In 1931, sociologists at the University of Chicago determined that of the original members, over thirty had been killed, seriously wounded or imprisoned on a variety of charges, including murder, armed robbery and sexual assault.

==Early history==
The Forty-Two Gang started in 1925, with twenty-four members (some as young as nine years). The boys supposedly named their gang after Ali Baba and the Forty Thieves, claiming they were one better than their fictional namesakes. The gang came from Chicago neighborhoods known as "the Patch" and "Little Hell", located to the northwest and near north of the loop.

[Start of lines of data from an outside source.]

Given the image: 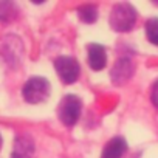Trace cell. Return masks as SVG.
Here are the masks:
<instances>
[{"mask_svg": "<svg viewBox=\"0 0 158 158\" xmlns=\"http://www.w3.org/2000/svg\"><path fill=\"white\" fill-rule=\"evenodd\" d=\"M135 22H136V11L129 3L115 5L112 13H110V17H109L110 27L118 33L130 31L135 27Z\"/></svg>", "mask_w": 158, "mask_h": 158, "instance_id": "obj_1", "label": "cell"}, {"mask_svg": "<svg viewBox=\"0 0 158 158\" xmlns=\"http://www.w3.org/2000/svg\"><path fill=\"white\" fill-rule=\"evenodd\" d=\"M81 109H82L81 99L76 95H67V96H64V99L60 101V104L57 107L59 119L67 127H71L77 123L79 116H81Z\"/></svg>", "mask_w": 158, "mask_h": 158, "instance_id": "obj_2", "label": "cell"}, {"mask_svg": "<svg viewBox=\"0 0 158 158\" xmlns=\"http://www.w3.org/2000/svg\"><path fill=\"white\" fill-rule=\"evenodd\" d=\"M22 95L27 102L39 104L50 96V82L44 77H31L23 85Z\"/></svg>", "mask_w": 158, "mask_h": 158, "instance_id": "obj_3", "label": "cell"}, {"mask_svg": "<svg viewBox=\"0 0 158 158\" xmlns=\"http://www.w3.org/2000/svg\"><path fill=\"white\" fill-rule=\"evenodd\" d=\"M54 68L64 84H73L79 76V64L74 57L60 56L54 60Z\"/></svg>", "mask_w": 158, "mask_h": 158, "instance_id": "obj_4", "label": "cell"}, {"mask_svg": "<svg viewBox=\"0 0 158 158\" xmlns=\"http://www.w3.org/2000/svg\"><path fill=\"white\" fill-rule=\"evenodd\" d=\"M133 71H135L133 62L129 57H121V59H118L115 62V65H113V68L110 71V79H112L113 84L123 85L132 77Z\"/></svg>", "mask_w": 158, "mask_h": 158, "instance_id": "obj_5", "label": "cell"}, {"mask_svg": "<svg viewBox=\"0 0 158 158\" xmlns=\"http://www.w3.org/2000/svg\"><path fill=\"white\" fill-rule=\"evenodd\" d=\"M34 155V141L30 135H19L14 139V147L11 158H33Z\"/></svg>", "mask_w": 158, "mask_h": 158, "instance_id": "obj_6", "label": "cell"}, {"mask_svg": "<svg viewBox=\"0 0 158 158\" xmlns=\"http://www.w3.org/2000/svg\"><path fill=\"white\" fill-rule=\"evenodd\" d=\"M107 62V54L102 45L99 44H90L89 45V64L93 70L99 71L106 67Z\"/></svg>", "mask_w": 158, "mask_h": 158, "instance_id": "obj_7", "label": "cell"}, {"mask_svg": "<svg viewBox=\"0 0 158 158\" xmlns=\"http://www.w3.org/2000/svg\"><path fill=\"white\" fill-rule=\"evenodd\" d=\"M126 152H127V143H126V139L121 138V136H115L113 139H110L106 144L101 158H121Z\"/></svg>", "mask_w": 158, "mask_h": 158, "instance_id": "obj_8", "label": "cell"}, {"mask_svg": "<svg viewBox=\"0 0 158 158\" xmlns=\"http://www.w3.org/2000/svg\"><path fill=\"white\" fill-rule=\"evenodd\" d=\"M79 19L85 23H93L98 19V8L95 5H84L77 10Z\"/></svg>", "mask_w": 158, "mask_h": 158, "instance_id": "obj_9", "label": "cell"}, {"mask_svg": "<svg viewBox=\"0 0 158 158\" xmlns=\"http://www.w3.org/2000/svg\"><path fill=\"white\" fill-rule=\"evenodd\" d=\"M17 16V8L13 2H0V22H10Z\"/></svg>", "mask_w": 158, "mask_h": 158, "instance_id": "obj_10", "label": "cell"}, {"mask_svg": "<svg viewBox=\"0 0 158 158\" xmlns=\"http://www.w3.org/2000/svg\"><path fill=\"white\" fill-rule=\"evenodd\" d=\"M146 36L150 44L158 47V19L156 17L149 19L146 22Z\"/></svg>", "mask_w": 158, "mask_h": 158, "instance_id": "obj_11", "label": "cell"}, {"mask_svg": "<svg viewBox=\"0 0 158 158\" xmlns=\"http://www.w3.org/2000/svg\"><path fill=\"white\" fill-rule=\"evenodd\" d=\"M150 98H152L153 106L158 109V81L153 84V89H152V95H150Z\"/></svg>", "mask_w": 158, "mask_h": 158, "instance_id": "obj_12", "label": "cell"}, {"mask_svg": "<svg viewBox=\"0 0 158 158\" xmlns=\"http://www.w3.org/2000/svg\"><path fill=\"white\" fill-rule=\"evenodd\" d=\"M0 147H2V136H0Z\"/></svg>", "mask_w": 158, "mask_h": 158, "instance_id": "obj_13", "label": "cell"}]
</instances>
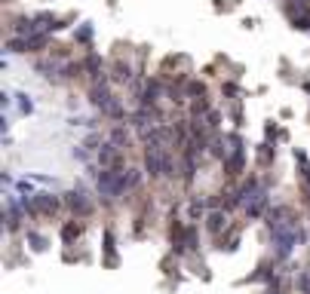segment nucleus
I'll use <instances>...</instances> for the list:
<instances>
[{
  "mask_svg": "<svg viewBox=\"0 0 310 294\" xmlns=\"http://www.w3.org/2000/svg\"><path fill=\"white\" fill-rule=\"evenodd\" d=\"M89 98H92V104H95V107H98L105 117H111V120H123V117H126V114H123L120 98H114V92L105 86V80H101V83H92Z\"/></svg>",
  "mask_w": 310,
  "mask_h": 294,
  "instance_id": "obj_1",
  "label": "nucleus"
},
{
  "mask_svg": "<svg viewBox=\"0 0 310 294\" xmlns=\"http://www.w3.org/2000/svg\"><path fill=\"white\" fill-rule=\"evenodd\" d=\"M301 239H304V233H301V227H295V230H286V233H277L274 236V252H277V261H286L292 252H295V245H301Z\"/></svg>",
  "mask_w": 310,
  "mask_h": 294,
  "instance_id": "obj_2",
  "label": "nucleus"
},
{
  "mask_svg": "<svg viewBox=\"0 0 310 294\" xmlns=\"http://www.w3.org/2000/svg\"><path fill=\"white\" fill-rule=\"evenodd\" d=\"M65 206L74 212V218H89V215H92V202H89V196H86L83 187L68 190V193H65Z\"/></svg>",
  "mask_w": 310,
  "mask_h": 294,
  "instance_id": "obj_3",
  "label": "nucleus"
},
{
  "mask_svg": "<svg viewBox=\"0 0 310 294\" xmlns=\"http://www.w3.org/2000/svg\"><path fill=\"white\" fill-rule=\"evenodd\" d=\"M49 46V34H31V37H9L12 52H40Z\"/></svg>",
  "mask_w": 310,
  "mask_h": 294,
  "instance_id": "obj_4",
  "label": "nucleus"
},
{
  "mask_svg": "<svg viewBox=\"0 0 310 294\" xmlns=\"http://www.w3.org/2000/svg\"><path fill=\"white\" fill-rule=\"evenodd\" d=\"M95 187H98V193H101L105 199L123 196V193H120V181H117V169H101L98 178H95Z\"/></svg>",
  "mask_w": 310,
  "mask_h": 294,
  "instance_id": "obj_5",
  "label": "nucleus"
},
{
  "mask_svg": "<svg viewBox=\"0 0 310 294\" xmlns=\"http://www.w3.org/2000/svg\"><path fill=\"white\" fill-rule=\"evenodd\" d=\"M95 160L101 169H120V160H123V147H117L114 141H105L98 150H95Z\"/></svg>",
  "mask_w": 310,
  "mask_h": 294,
  "instance_id": "obj_6",
  "label": "nucleus"
},
{
  "mask_svg": "<svg viewBox=\"0 0 310 294\" xmlns=\"http://www.w3.org/2000/svg\"><path fill=\"white\" fill-rule=\"evenodd\" d=\"M160 95H163V80L154 77V80H144V86L138 92V101H141V107H157Z\"/></svg>",
  "mask_w": 310,
  "mask_h": 294,
  "instance_id": "obj_7",
  "label": "nucleus"
},
{
  "mask_svg": "<svg viewBox=\"0 0 310 294\" xmlns=\"http://www.w3.org/2000/svg\"><path fill=\"white\" fill-rule=\"evenodd\" d=\"M267 209H271V196H267V190L261 187L246 206H243V212H246V218H261V215H267Z\"/></svg>",
  "mask_w": 310,
  "mask_h": 294,
  "instance_id": "obj_8",
  "label": "nucleus"
},
{
  "mask_svg": "<svg viewBox=\"0 0 310 294\" xmlns=\"http://www.w3.org/2000/svg\"><path fill=\"white\" fill-rule=\"evenodd\" d=\"M243 169H246V147H240V150H234V153L224 156V172H228L231 178H240Z\"/></svg>",
  "mask_w": 310,
  "mask_h": 294,
  "instance_id": "obj_9",
  "label": "nucleus"
},
{
  "mask_svg": "<svg viewBox=\"0 0 310 294\" xmlns=\"http://www.w3.org/2000/svg\"><path fill=\"white\" fill-rule=\"evenodd\" d=\"M117 181H120V193H132V190L138 187V181H141V172L120 166V169H117Z\"/></svg>",
  "mask_w": 310,
  "mask_h": 294,
  "instance_id": "obj_10",
  "label": "nucleus"
},
{
  "mask_svg": "<svg viewBox=\"0 0 310 294\" xmlns=\"http://www.w3.org/2000/svg\"><path fill=\"white\" fill-rule=\"evenodd\" d=\"M80 236H83V218H71L61 224V242L65 245H74Z\"/></svg>",
  "mask_w": 310,
  "mask_h": 294,
  "instance_id": "obj_11",
  "label": "nucleus"
},
{
  "mask_svg": "<svg viewBox=\"0 0 310 294\" xmlns=\"http://www.w3.org/2000/svg\"><path fill=\"white\" fill-rule=\"evenodd\" d=\"M228 227V212H209L206 215V230H209V236H215V239H221V230Z\"/></svg>",
  "mask_w": 310,
  "mask_h": 294,
  "instance_id": "obj_12",
  "label": "nucleus"
},
{
  "mask_svg": "<svg viewBox=\"0 0 310 294\" xmlns=\"http://www.w3.org/2000/svg\"><path fill=\"white\" fill-rule=\"evenodd\" d=\"M83 71L92 77V83H101V80H105V77H101V74H105V67H101V58H98L95 52H89V55H86V61H83Z\"/></svg>",
  "mask_w": 310,
  "mask_h": 294,
  "instance_id": "obj_13",
  "label": "nucleus"
},
{
  "mask_svg": "<svg viewBox=\"0 0 310 294\" xmlns=\"http://www.w3.org/2000/svg\"><path fill=\"white\" fill-rule=\"evenodd\" d=\"M105 255H108L105 264L114 267V264H117V245H114V230H111V227H105Z\"/></svg>",
  "mask_w": 310,
  "mask_h": 294,
  "instance_id": "obj_14",
  "label": "nucleus"
},
{
  "mask_svg": "<svg viewBox=\"0 0 310 294\" xmlns=\"http://www.w3.org/2000/svg\"><path fill=\"white\" fill-rule=\"evenodd\" d=\"M111 141H114L117 147H126V141H129L126 129H123V126H114V132H111Z\"/></svg>",
  "mask_w": 310,
  "mask_h": 294,
  "instance_id": "obj_15",
  "label": "nucleus"
},
{
  "mask_svg": "<svg viewBox=\"0 0 310 294\" xmlns=\"http://www.w3.org/2000/svg\"><path fill=\"white\" fill-rule=\"evenodd\" d=\"M271 160H274V147H271V144H261V147H258V163L267 166Z\"/></svg>",
  "mask_w": 310,
  "mask_h": 294,
  "instance_id": "obj_16",
  "label": "nucleus"
},
{
  "mask_svg": "<svg viewBox=\"0 0 310 294\" xmlns=\"http://www.w3.org/2000/svg\"><path fill=\"white\" fill-rule=\"evenodd\" d=\"M298 291L310 294V270H301V276H298Z\"/></svg>",
  "mask_w": 310,
  "mask_h": 294,
  "instance_id": "obj_17",
  "label": "nucleus"
},
{
  "mask_svg": "<svg viewBox=\"0 0 310 294\" xmlns=\"http://www.w3.org/2000/svg\"><path fill=\"white\" fill-rule=\"evenodd\" d=\"M77 40H80V43H89V40H92V28H89V25H83V28H80V34H77Z\"/></svg>",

From the beginning, the gang became notorious for a number of different crimes: vandalism, petty theft, car stripping, stealing of carts or horses from the stables of local fruit peddlers (sometimes reportedly killing stolen horses to supply horse meat), burglary of cigar stores and staging armed holdups of prominent nightclubs. The Forty-Two Gang soon emerged as one of the most violent gangs in the city; however, they suffered heavy losses as the result of wars with rival gangs. The gang also had a high rate of arrests for murders of robbery victims, suspected informants and police officers.

==Rebelling against authorities==
In 1928, a number of Forty-Two Gang members were being held at the Illinois state boys' reformatory in St. Charles, Illinois. One day, Major William J. Butler, commander of that facility, received the following threat from a gang member. "Unless you let our pals go, we'll come down there and kill everybody we see. We've got plenty of men and some machine guns." Butler was inclined to dismiss it; however, Chicago police officials advised him to take it seriously. After arming himself, Butler called up the Illinois National Guard to defend the reformatory.

Several days later, three juvenile gang members, led by "Crazy" Patsy Steffanelli, were caught outside the reformatory walls. Once taken into custody, the boys bragged that they were a scouting party sent to infiltrate machine gunners into the facility.

The St. Charles incident was widely covered by the Chicago press. Many critics called for a tougher stance against juvenile offenders; the Chicago Tribune declared that the only decision facing authorities was whether to sentence gang members to Joliet Prison or send them to the electric chair.

==The Forty-Two Gang & the Chicago Syndicate==
The press coverage and media attention on the 42ers caught the notice of the city's bootlegging gangs, specifically Al Capone's Chicago Outfit. Gang members frequently committed robberies just so they could blow wads of money in the Outfit's speakeasies and other underworld hangouts. The Outfit would occasionally hire gang members as beer runners or truck drivers; however, they were generally considered too risky to have around.

However, one Forty-Two Gang member did stand out--Sam "Momo" Giancana. Giancana had built a reputation as a skilled wheelman who was calm under pressure. Giancana became the first Forty-Two member to join the Outfit. He eventually became a protégé of Tony "Joe Batters" Accardo and Paul "The Waiter" Ricca. With his induction, Giancana was able to eventually bring a number of his fellow gang members into the Outfit. Giancana became operating head of the Outfit in 1957, and many of the former Forty-Two members would go on to rule the Outfit well into the 1970s.

While the Outfit welcomed Giancana and other Forty-Two members, it was less hospitable to some others, such as Paul Battaglia, an early gang leader who robbed many illegal horse betting rooms and handbooks during the mid-1930s; the Outfit eliminated him in 1938 due to his interference in their operations.